Justement, dans l'introduction du document constitutionnel caquiste, on parle du « Québec d'abord » et de la philosophie de Daniel Johnson père, qui voulait totalement rebâtir le Canada de manière beaucoup plus ambitieuse que la CAQ soit dit en passant. Cette comparaison est défendable, car les deux partagent un idéal d'un fédéralisme décentralisé, diamétralement opposé à ce qui se fait actuellement au Canada. Par contre, ce que François Legault et ses troupes oublient, c'est ce deuxième slogan de Daniel Johnson : « Égalité ou indépendance ». Johnson voulait totalement réécrire la Constitution canadienne pour qu'elle devienne un vrai « pacte entre deux peuples » et non un document colonial propriété de Londres. Le chef de l'Union Nationale savait que son projet était ambitieux, voire irréalisable, alors il s'était créé un rapport de force avec le gouvernement fédéral en affirmant que si ses revendications étaient ignorées, alors le Québec se porterait mieux hors du Canada et qu'il serait tout disposé à faire la souveraineté.
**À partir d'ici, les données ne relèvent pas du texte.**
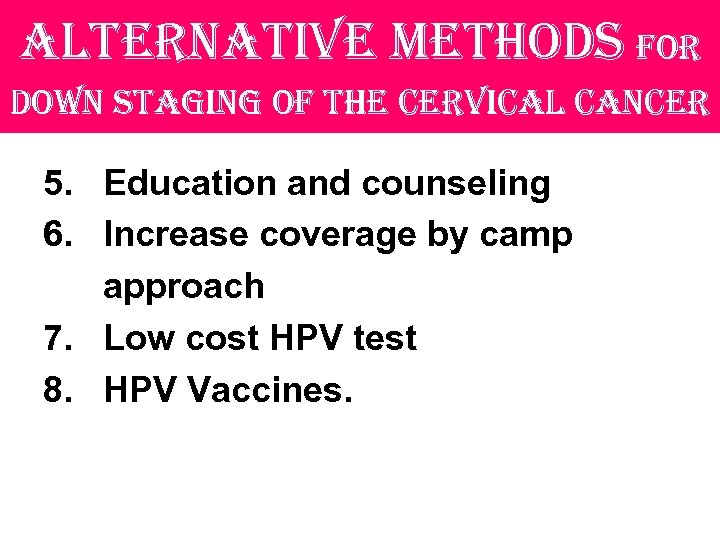 alternative methods for down staging of the cervical cancer 5. Education and counseling 6.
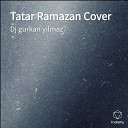 Dj gurkan yilmaz - Tatar Ramazan Cover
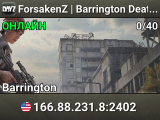 ForsakenZ | Barrington Deathmatch | FFA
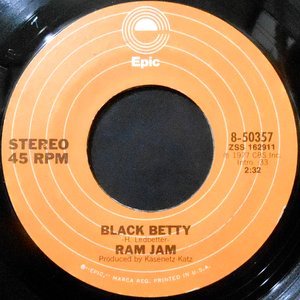 7 / RAM JAM / BLACK BETTY / I SHOULD HAVE KNOWN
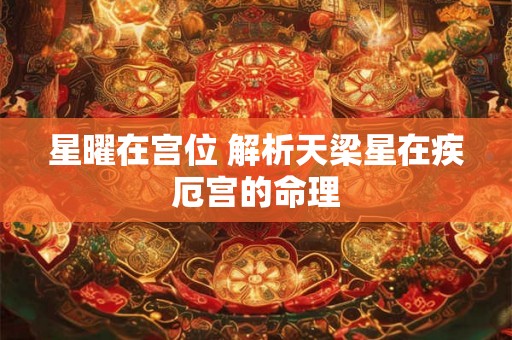 星曜在宫位 解析天梁星在疾厄宫的命理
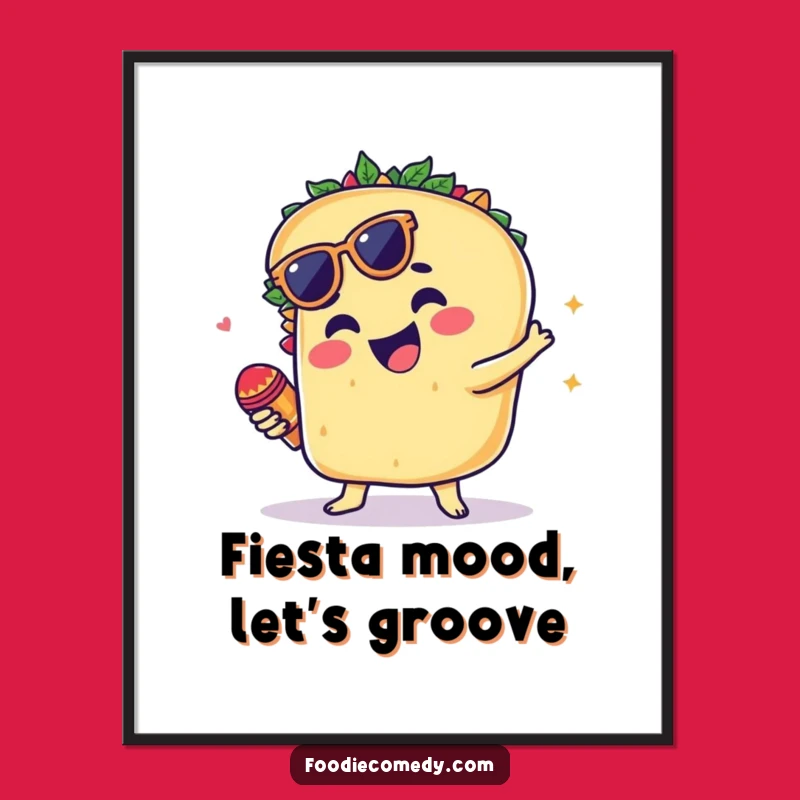Funny Free Printable Wall Art: Groovy Taco Fiesta, Hilarious Downloadable Decor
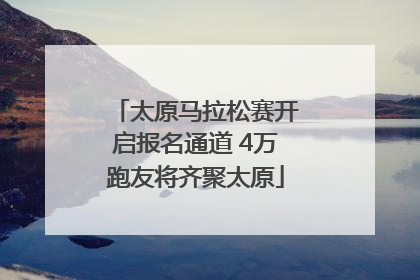 太原马拉松赛开启报名通道 4万跑友将齐聚太原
Si Daniel Johnson père avait vécu assez longtemps (il est mort en 1968, deux ans après son élection comme premier ministre du Québec.), il aurait assurément fait bouger les choses, car le fédéral ne peut pas rester indifférent lorsqu'on menace la sacro-sainte unité canadienne. Par contre, lorsque c'est un premier ministre totalement soumis à l'autorité fédérale qui parle, le Canada n'hésite jamais à le mettre en sourdine. C'est dans ce piège que vient de tomber François Legault : s'il aspirait réellement à accomplir ce que revendique son « nouveau » programme nationaliste, il s'est incroyablement nui en scandant haut et fort son amour nouveau de la fédération canadienne. Dorénavant, François Legault n'est aux yeux du Canada rien de plus qu'un libéral bleu poudre, qu'on peut ignorer à loisir sans répercussions.